BINDING OF EPIDERMAL GROWTH-FACTOR (EGF) TO A CULTURED HUMAN GLIOMA CELL-LINE

We have studied binding of I-125-EGF to the human malignant glioma cell line U-343 MG aC12:6, which is planned to be used as a model system in studies of toxic effects of EGF conjugates. Special care has been taken to fulfil the requirements for a correct Scatchard analysis of binding parameters. Binding as a function of time, temperature and pH was investigated as well as dissociation and internalization of bound EGF. The stability of EGF during incubation was also determined. After binding to the receptor, EGF is rapidly internalized and degraded at physiological temperature.

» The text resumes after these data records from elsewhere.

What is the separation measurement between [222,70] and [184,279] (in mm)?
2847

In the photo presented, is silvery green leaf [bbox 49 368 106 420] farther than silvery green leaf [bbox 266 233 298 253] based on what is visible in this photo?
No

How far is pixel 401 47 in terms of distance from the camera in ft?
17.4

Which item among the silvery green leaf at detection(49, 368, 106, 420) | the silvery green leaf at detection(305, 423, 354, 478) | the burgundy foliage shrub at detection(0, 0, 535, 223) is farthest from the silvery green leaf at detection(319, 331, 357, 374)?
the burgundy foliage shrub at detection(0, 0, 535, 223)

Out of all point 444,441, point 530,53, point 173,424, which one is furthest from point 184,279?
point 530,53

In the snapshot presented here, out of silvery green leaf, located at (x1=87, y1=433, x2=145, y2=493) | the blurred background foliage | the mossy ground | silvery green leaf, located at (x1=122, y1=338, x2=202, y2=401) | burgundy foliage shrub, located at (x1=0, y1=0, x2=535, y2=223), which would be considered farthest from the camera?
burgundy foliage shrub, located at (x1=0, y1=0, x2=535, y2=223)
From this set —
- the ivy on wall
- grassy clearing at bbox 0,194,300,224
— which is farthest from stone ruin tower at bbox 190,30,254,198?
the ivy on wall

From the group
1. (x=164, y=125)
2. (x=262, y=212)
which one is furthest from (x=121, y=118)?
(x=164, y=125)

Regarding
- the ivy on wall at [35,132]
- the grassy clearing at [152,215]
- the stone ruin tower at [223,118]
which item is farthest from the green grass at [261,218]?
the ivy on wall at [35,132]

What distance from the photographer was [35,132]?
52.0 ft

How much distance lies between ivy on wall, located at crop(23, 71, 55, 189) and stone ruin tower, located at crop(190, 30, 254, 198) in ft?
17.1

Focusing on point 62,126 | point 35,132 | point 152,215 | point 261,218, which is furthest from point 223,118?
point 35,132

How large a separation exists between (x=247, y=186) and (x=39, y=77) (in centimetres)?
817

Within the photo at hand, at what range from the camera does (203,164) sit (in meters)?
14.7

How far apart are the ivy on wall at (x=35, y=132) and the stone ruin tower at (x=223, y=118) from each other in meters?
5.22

We found that binding experiments should be performed at 4-degrees-C, since at this temperature practically no internalization took place, whereas dissociation occurred. From displacement experiments using increasing concentrations of unlabelled EGF competing with I-125-EGF for binding, binding parameters were calculated using a computerized, nonlinear, least-squares regression analysis of binding data. We found that EGF bound to a class of high affinity receptors with an apparent dissociation constant K(D) of about 4 x 10(-10) M. The mean number of receptors was 25,000 per cell. In experiments where receptors were saturated with I-125-EGF an addititonal class of low affinity receptors was detected. This had an apparent K(D) of 1 x 10(-8) M with a mean receptor number per cell of 780,000. We also noticed enhanced dilution-induced dissociation of bound I-125-EGF in the presence of excess unlabelled EGF, suggesting negative cooperativity.